▶ [Exercise objective] Copy the lines of the listing below exactly as they appear, everything from the line containing "Which one from" down to the end of the listing.

Dataset listing:
start

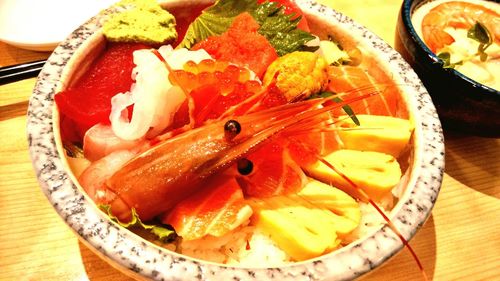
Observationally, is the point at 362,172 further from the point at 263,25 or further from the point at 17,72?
the point at 17,72

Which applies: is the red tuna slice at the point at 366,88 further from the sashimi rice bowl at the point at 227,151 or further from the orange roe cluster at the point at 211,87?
the orange roe cluster at the point at 211,87

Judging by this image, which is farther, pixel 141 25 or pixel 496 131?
pixel 496 131

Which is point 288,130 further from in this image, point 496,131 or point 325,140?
point 496,131

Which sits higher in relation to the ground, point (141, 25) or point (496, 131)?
point (141, 25)

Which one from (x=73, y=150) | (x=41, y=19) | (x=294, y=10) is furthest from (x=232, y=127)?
(x=41, y=19)

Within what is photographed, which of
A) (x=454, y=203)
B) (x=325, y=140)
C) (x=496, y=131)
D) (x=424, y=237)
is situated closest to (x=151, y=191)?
(x=325, y=140)

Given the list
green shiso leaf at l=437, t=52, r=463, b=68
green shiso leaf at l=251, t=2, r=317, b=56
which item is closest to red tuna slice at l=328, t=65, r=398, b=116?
green shiso leaf at l=251, t=2, r=317, b=56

end

▶ [Solution to this task]
Which one from (x=73, y=150) | (x=41, y=19) | (x=294, y=10) is furthest from (x=232, y=127)?
(x=41, y=19)

Within what is photographed, which of
A) (x=454, y=203)
B) (x=325, y=140)
C) (x=496, y=131)
D) (x=424, y=237)
is situated closest to (x=151, y=191)?
(x=325, y=140)

Given the list
green shiso leaf at l=437, t=52, r=463, b=68
green shiso leaf at l=251, t=2, r=317, b=56
which item is closest to red tuna slice at l=328, t=65, r=398, b=116?
green shiso leaf at l=251, t=2, r=317, b=56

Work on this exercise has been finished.